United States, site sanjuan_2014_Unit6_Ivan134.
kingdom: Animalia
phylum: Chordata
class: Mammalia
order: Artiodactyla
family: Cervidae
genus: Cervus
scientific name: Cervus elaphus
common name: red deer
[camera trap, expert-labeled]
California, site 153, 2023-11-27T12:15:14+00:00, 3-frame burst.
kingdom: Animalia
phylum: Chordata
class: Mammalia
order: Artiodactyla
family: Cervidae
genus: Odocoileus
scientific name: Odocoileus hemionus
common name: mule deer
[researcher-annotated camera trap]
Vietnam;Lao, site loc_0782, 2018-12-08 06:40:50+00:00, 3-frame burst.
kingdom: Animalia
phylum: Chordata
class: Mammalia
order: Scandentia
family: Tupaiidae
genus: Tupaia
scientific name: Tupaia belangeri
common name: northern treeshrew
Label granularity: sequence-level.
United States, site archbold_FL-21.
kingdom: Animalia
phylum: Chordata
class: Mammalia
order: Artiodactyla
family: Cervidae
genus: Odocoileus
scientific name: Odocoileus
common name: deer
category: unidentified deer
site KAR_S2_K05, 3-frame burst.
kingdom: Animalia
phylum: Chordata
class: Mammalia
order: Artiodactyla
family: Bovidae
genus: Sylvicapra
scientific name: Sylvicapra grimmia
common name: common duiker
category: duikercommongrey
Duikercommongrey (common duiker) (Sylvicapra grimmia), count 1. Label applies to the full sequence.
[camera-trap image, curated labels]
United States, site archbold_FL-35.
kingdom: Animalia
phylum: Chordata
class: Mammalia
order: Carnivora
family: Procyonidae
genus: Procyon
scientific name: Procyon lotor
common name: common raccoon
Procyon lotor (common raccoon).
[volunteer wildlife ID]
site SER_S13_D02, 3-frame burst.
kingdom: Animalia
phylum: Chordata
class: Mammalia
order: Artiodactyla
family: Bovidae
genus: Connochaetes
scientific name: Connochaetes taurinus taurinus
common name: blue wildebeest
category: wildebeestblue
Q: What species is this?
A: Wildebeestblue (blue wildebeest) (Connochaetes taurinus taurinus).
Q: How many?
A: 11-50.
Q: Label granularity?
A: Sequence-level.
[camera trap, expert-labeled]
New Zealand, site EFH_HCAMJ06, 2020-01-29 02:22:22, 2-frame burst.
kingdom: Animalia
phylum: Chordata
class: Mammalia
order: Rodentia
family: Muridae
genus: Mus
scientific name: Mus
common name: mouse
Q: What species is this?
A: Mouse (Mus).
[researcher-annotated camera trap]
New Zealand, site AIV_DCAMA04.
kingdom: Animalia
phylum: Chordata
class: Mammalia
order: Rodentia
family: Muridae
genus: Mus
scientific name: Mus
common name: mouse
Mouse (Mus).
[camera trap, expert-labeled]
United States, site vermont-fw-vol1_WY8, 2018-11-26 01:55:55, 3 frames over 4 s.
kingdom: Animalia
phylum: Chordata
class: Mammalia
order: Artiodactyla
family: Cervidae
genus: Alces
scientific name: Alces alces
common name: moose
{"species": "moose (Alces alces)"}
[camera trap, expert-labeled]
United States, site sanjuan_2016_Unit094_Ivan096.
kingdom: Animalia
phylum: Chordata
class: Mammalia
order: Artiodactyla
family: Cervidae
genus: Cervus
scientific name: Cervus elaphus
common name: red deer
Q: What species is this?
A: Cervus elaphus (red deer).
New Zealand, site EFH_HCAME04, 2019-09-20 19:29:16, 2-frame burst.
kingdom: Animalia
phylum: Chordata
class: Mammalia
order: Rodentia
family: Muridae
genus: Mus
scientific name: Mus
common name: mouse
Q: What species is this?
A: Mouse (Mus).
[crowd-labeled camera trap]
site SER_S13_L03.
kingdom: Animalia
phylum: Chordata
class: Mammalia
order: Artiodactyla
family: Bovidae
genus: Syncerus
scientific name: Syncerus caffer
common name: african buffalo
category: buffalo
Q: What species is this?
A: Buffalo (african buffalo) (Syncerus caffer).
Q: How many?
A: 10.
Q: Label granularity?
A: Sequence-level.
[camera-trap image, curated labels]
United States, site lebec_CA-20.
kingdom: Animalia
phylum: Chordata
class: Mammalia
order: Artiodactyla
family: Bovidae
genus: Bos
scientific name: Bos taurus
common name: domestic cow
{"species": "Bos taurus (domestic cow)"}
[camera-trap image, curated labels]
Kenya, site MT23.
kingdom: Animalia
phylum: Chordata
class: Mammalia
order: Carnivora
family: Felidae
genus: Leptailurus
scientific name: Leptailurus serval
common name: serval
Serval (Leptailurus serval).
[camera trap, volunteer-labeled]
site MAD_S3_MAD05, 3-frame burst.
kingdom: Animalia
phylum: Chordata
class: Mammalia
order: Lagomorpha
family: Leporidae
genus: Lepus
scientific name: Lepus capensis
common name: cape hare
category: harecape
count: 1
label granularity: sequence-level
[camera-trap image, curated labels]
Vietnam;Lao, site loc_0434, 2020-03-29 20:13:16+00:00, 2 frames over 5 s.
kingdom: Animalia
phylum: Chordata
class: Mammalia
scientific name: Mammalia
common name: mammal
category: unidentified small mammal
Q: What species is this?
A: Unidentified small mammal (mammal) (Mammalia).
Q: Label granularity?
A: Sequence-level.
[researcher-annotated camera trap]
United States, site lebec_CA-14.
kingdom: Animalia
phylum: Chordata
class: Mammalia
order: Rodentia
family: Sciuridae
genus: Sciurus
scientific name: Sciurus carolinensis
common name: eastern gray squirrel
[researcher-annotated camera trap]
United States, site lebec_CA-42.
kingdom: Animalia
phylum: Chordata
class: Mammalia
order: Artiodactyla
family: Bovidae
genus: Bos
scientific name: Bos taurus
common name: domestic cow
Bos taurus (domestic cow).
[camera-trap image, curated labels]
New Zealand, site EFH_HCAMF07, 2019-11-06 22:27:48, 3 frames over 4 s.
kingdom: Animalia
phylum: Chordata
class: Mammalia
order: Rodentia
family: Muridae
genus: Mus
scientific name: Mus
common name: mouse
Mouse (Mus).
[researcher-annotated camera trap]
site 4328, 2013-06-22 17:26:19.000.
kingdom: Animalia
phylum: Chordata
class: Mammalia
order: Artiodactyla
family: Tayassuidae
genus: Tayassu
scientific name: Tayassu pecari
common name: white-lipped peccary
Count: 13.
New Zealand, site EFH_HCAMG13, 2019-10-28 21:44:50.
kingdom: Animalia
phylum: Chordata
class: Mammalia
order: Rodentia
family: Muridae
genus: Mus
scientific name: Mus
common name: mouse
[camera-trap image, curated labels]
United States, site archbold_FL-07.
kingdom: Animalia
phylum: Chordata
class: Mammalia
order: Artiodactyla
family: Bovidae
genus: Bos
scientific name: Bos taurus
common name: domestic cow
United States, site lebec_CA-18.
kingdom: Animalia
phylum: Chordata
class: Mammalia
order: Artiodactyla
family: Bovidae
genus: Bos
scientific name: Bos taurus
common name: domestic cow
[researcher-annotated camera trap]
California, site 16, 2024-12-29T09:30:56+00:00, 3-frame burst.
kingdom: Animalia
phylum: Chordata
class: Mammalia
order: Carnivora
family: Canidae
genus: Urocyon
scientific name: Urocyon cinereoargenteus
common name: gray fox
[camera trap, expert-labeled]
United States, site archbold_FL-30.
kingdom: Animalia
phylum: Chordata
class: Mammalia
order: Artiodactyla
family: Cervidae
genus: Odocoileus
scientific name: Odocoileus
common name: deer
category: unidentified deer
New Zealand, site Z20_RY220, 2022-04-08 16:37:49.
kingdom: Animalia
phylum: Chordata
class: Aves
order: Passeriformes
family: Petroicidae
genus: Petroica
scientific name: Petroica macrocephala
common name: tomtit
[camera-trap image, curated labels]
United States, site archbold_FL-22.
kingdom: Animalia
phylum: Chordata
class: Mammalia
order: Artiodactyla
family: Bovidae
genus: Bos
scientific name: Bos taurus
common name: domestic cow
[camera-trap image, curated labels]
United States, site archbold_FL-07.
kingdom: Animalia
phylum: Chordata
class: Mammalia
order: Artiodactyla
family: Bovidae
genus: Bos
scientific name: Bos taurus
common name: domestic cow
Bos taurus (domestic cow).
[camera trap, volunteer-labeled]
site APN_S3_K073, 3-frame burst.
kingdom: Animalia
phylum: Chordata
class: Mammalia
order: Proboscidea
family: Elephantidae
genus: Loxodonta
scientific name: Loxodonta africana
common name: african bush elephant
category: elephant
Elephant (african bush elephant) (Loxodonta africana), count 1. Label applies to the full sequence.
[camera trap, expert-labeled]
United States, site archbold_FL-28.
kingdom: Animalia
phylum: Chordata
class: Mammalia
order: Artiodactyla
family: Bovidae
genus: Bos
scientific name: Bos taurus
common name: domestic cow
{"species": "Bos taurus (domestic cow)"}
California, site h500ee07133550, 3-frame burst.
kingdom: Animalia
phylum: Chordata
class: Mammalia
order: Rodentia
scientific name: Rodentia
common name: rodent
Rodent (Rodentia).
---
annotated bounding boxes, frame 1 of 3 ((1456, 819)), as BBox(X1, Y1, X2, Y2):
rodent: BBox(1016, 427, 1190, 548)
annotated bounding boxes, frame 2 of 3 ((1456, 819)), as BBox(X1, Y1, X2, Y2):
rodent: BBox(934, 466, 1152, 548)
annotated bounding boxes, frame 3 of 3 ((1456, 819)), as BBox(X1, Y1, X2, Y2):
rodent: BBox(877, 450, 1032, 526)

————————

[What is being asked]
Keep both end lines and retype everything in the records above from the line containing "Kenya, site MT23." through the line containing "scientific name: Sciurus carolinensis", exactly, with nothing else.

[Your solution]
Kenya, site MT23.
kingdom: Animalia
phylum: Chordata
class: Mammalia
order: Carnivora
family: Felidae
genus: Leptailurus
scientific name: Leptailurus serval
common name: serval
Serval (Leptailurus serval).
[camera trap, volunteer-labeled]
site MAD_S3_MAD05, 3-frame burst.
kingdom: Animalia
phylum: Chordata
class: Mammalia
order: Lagomorpha
family: Leporidae
genus: Lepus
scientific name: Lepus capensis
common name: cape hare
category: harecape
count: 1
label granularity: sequence-level
[camera-trap image, curated labels]
Vietnam;Lao, site loc_0434, 2020-03-29 20:13:16+00:00, 2 frames over 5 s.
kingdom: Animalia
phylum: Chordata
class: Mammalia
scientific name: Mammalia
common name: mammal
category: unidentified small mammal
Q: What species is this?
A: Unidentified small mammal (mammal) (Mammalia).
Q: Label granularity?
A: Sequence-level.
[researcher-annotated camera trap]
United States, site lebec_CA-14.
kingdom: Animalia
phylum: Chordata
class: Mammalia
order: Rodentia
family: Sciuridae
genus: Sciurus
scientific name: Sciurus carolinensis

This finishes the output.